Frust wegen Quali-Schwäche

Timo Glock Foto: Toyota 60 Bilder

In Valencia erlebte Timo Glock das bekannte Spiel mit seinem Toyota. Im Training weit von den Punkteplätzen entfernt, fuhr das Auto im Rennen plötzlich auf Spitzenniveau. Der Pilot ist ratlos und mittlerweile auch frustriert.

25.08.2009 Tobias Grüner

Der TF.109 gibt dem Toyota-Team weiter Rätsel auf. "Unsere Pace im Rennen ist einfach viel besser als im Training, wenn man es mal mit den anderen Teams vergleicht", erklärte Glock auch nach dem Rennen in Valencia. Dieses Phänomen zeigte das Auto schon in den letzten Rennen vor der Sommerpause. "Das ist schon ein bisschen frustrierend, weil unsere Ziele dadurch schwerer zu erreichen sind."

Ziel nach der Startrunde: Daten sammeln

Wenn man von Startplatz 13 mitten im Feld ins Rennen geht, kommt noch das erhöhte Risiko einer Kollision im Anfangsgetümmel dazu. Prompt erwischte es Glock in Valencia: "Meine Chancen auf Punkte waren schon in der ersten Runde zerstört, als mein Reifen nach einem Kontakt von hinten die Luft verlor. Da musste ich gleich an die Box. Danach konnte ich nur so schnell wie möglich fahren, um wichtige Daten für das Team zu sammeln."

Glock kämpfte sogar so hart, dass dabei die schnellste Rennrunde heraussprang. Und das mit einem Auto, das in der Qualifikation nicht in die ersten Zehn kommt. "Nach meinem dritten Stop habe ich einen guten Rhythmus auf den weichen Reifen gefunden. Ich wurde einfach immer schneller und schneller. Im Ziel haben sie mir dann gesagt, dass ich die schnellste Rennrunde gefahren habe."

Hoffnung auf Punkte in Spa

Auch wenn es die erste schnellste Runde in seiner Karriere war, hätte Glock einen Platz in den Punkten vorgezogen.

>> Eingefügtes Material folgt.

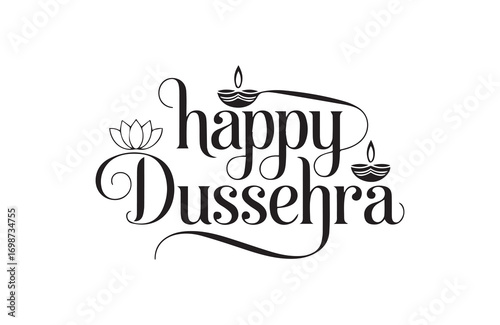 Happy Dussehra lettering design for festive wishes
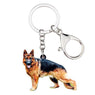 New Pet Lovers German Shepherd Dog Key Chain Women Handbag Keychain Ring Animal Jewelry Girls Car Key Bag Charms Gift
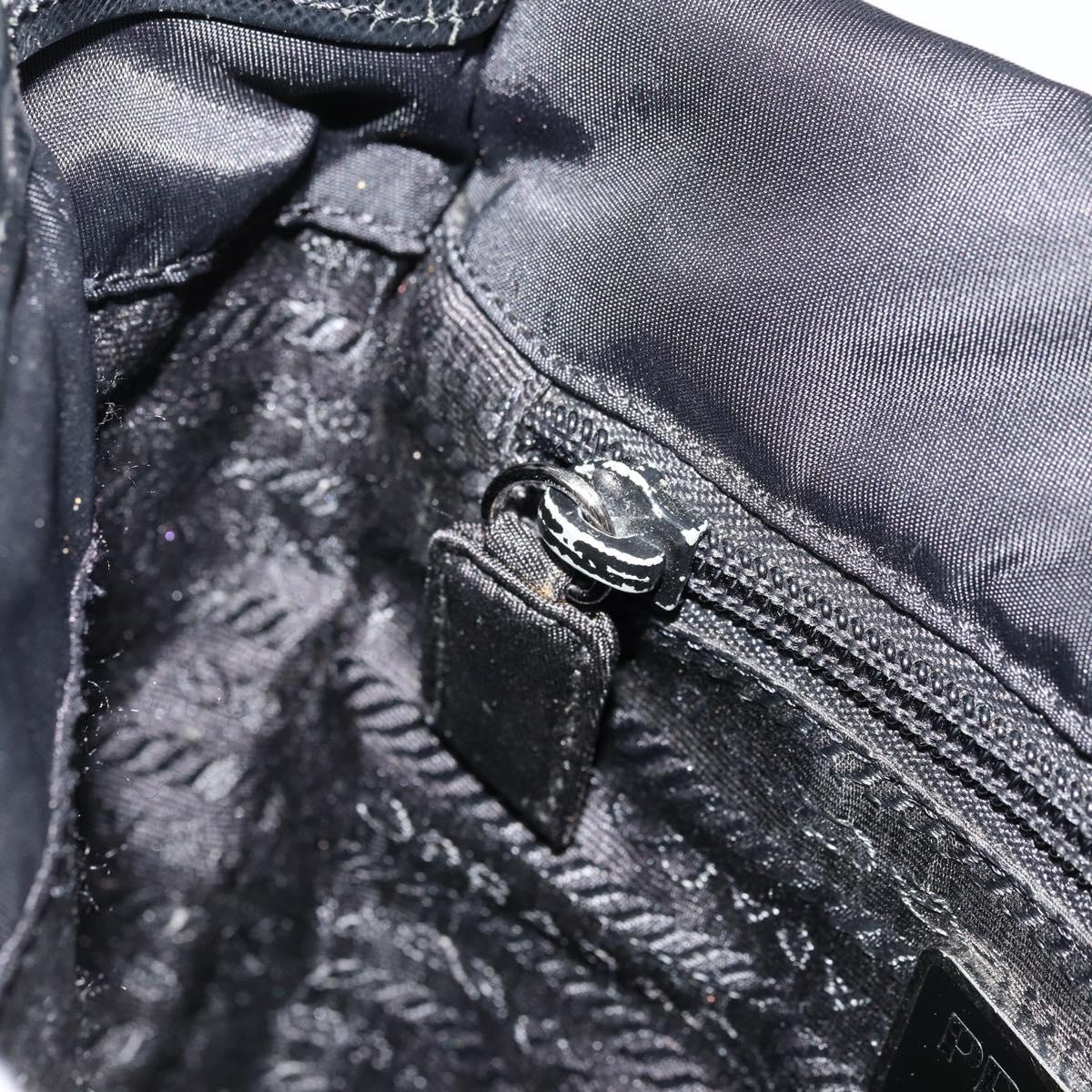 PRADA Shoulder Bag Nylon Black Silver Auth bs34673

Schon am kommenden Wochenende steht in Spa die nächste Chance auf WM-Zähler vor der Tür. "Ich hoffe, dass wir dort stark sind. Im vergangenen Jahr bin ich als Achter ins Ziel gekommen."

Allerdings wurde der Odenwälder anschließend mit einer Zeitstrafe wegen Überholens unter gelber Flagge bestraft und fiel damit aus den Punkten. "Ich hatte eigentlich das Gefühl, nichts falsch gemacht zu haben. Deshalb versuche ich an diesem Wochenende, die Enttäuschung wieder wettzumachen und meine ersten Punkte in Spa einzufahren."